** Start of EXCERPT PROVIDED **

Empire (UK)

The INVESTIGAT­OR

MURDER, MYSTERY AND... TOURETTE SYNDROME? EDWARD NORTON REFLECTS ON A 20-YEAR JOURNEY AS WRITER-DIRECTOR-STAR TO MAKE MOTHERLESS BROOKLYN, A NOIR WITH A UNIQUE TWIST

- AS TOLD TO NEV PIERCE

IT’S BEEN NEARLY 20 years between my first film as director and the second, Motherless Brooklyn. So I guess the question is: why the rush?

Truth is, I didn’t intend for it to be that long. But I knew when I got the rights to Jonathan Lethem’s novel that I wasn’t going to work on it right away. We did Fight Club. I directed Keeping The Faith. For four years I just wasn’t working on it. Then I wrote about half of it but got blocked.

Finally, the guy running New Line, Toby Emmerich — we’d become friends doing American History X — told me, “I want the rest. Write it!” He pushed me and pushed me and I finally finished it. And then Toby was the one who said to me, “You gotta direct this.” That was maybe 2012. The funny thing is, we talked about the fact that with Obama getting elected for a second term — this black community organiser as President of the United States — maybe a lot of what this movie’s about is fading in the rearview mirror. But Toby was a big believer in it.

** End of EXCERPT PROVIDED **
** Start of DATASET SECTION **

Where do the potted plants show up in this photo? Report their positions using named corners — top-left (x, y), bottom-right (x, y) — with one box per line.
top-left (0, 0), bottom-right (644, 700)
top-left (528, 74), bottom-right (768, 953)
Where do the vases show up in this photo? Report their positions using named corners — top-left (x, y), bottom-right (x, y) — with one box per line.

** End of DATASET SECTION **

■ **WHAT THE TASK ASKS**:
Pick up the Edward Norton piece about making Motherless Brooklyn right after its last sentence and keep it going.

■ **RESPONSE TO THIS TASK**:
It took us five years to get the resources together. New Line wasn’t making these kind of movies. But then Toby became head of Warner Bros. And Donald Trump got elected President. And suddenly the underlying themes in the movie felt white-hot again. Toby said to me, “Now is the time to do it.” I really should just tell people I wrote it last year, in response to everything that’s been happening. But gestation is important.

I think there’s a reason Milos Forman [director of One Flew Over The Cuckoo’s Nest and Amadeus] took long breaks between making movies. Paul Thomas Anderson, too. Iñárritu. I think the people who do really good stuff gestate for a long time.

I worked with Milos on The People Vs. Larry Flynt. He really taught me about the plasticity of film. I had never seen anybody with such a faith in the process of filming as a way of simply gathering raw material. Not shooting a film to service an edit he already had in his mind, or a storyboard, but really treating it as a process of gathering clay, knowing it was going to be sculpted later. And watching him edit I learned how much that clay could transform from the shape it had seemed to have on the day. That was eye-opening to me, because it made me realise you needed to give the script and performanc­es room to reveal themselves in ways you didn’t necessaril­y presuppose.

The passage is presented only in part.